Abarcando que a instrumentalização do acordo de vontades é interessante ao desenrolar processual, é crível que o espírito do contrato ou termo deve ser preservado, mantido e seguido pelas partes envolvidas (inclusive em embates judiciais), para equalizar a relação e trazer a paz social, justiça e igualdade (o que sempre buscamos, sem qualquer dúvida). Forçoso lembrar que, existindo ciência e retidão dos entes envolvidos ao escopo do contrato ou termo que delimita pontos processuais, é ímpar a real necessidade de equilibrar a balança contratual em consonância com o reportado no artigo 113 do Código Civil Brasileiro, que diz:
"...Art. 113. Os negócios jurídicos devem ser interpretados conforme a boa-fé e os usos do lugar de sua celebração...".
Sendo fidedigno o espírito contratual quanto as responsabilidades de cada parte e impossibilidade de interpretação negativa a qualquer dos entes relacionados, é factível sempre avaliar o documento processual ou imbróglio com a melhor liberalidade da interpretação sistemática e lógica possíveis, ou seja, responsabilizar cada parte por seus respectivos ônus ou bônus em eventual discordância de entendimentos gerando problemas diversos. Nesse ponto, cabe ao magistrado e respectivo judiciário novamente interceder ao notar incoerências ou desequilíbrios processuais, que não raro ocorrem. A liberdade concedida ao instrumento processual, portanto, será relativa e nunca absoluta, para justamente forçar a segurança jurídica no cerne judicial.
Não havendo acordo de entendimentos quanto ao espírito contratual e liame processual (que culminem em discordância do rito processual e outros tópicos análogos), a discussão deverá ser cravada e definida pelo Poder Judiciário (o que devemos sempre evitar, como sociedade). O respeitado Superior Tribunal de Justiça – STJ no julgamento do ARESP 262.823 Rel. Min. Maria Isabel Gallotti, julgado em 29/04/2015, acatou como válida a tese quanto efetivação da violação positiva do contrato, ao bem observamos o trecho do julgamento relacionado ao conflito de entendimento, vejamos:
"...Da boa-fé objetiva contratual derivam os chamados deveres anexos ou laterais, entre os quais o dever de informação, colaboração e cooperação. A inobservância desses deveres gera a violação positiva do contrato e sua consequente reparação civil, independente de culpa...".
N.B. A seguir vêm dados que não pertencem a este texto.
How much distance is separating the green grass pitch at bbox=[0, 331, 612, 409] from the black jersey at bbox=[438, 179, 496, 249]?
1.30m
Avalie que, caso as partes não elenquem pontos corretos e plausíveis para eventualmente serem discutidos em ação judicial, procedimentos e afim, poderão ser responsabilizados civilmente por tal ato, ou seja, é possível estabelecer métricas para condução de futuro embate judicial (ritos, prazos e demais pontos), entretanto, o Judiciário notará eventual tentativa cravada de usurpação de direitos e, com isso, responsabilizará ativamente a parte que promoveu tal má-fé, justamente para reparar os prejuízos causados, até mesmo, litigância de má- fé. Pelo exposto, nossa intenção doravante é reforçar a instrumentalização dos atos, segurança jurídica e fortalecimento da boa-fé e melhores práticas negociais. É correto as partes transacionarem pontos para desenrolar de qualquer ação judicial, todavia, com o princípio da boa-fé norteando tal relação. Cabe ao Judiciário avaliar o respeito ao ordenamento jurídico e equilíbrio da relação processual, ingressando nos autos tão logo perceba qualquer ponto controverso ou que irá gerar desencontros processuais.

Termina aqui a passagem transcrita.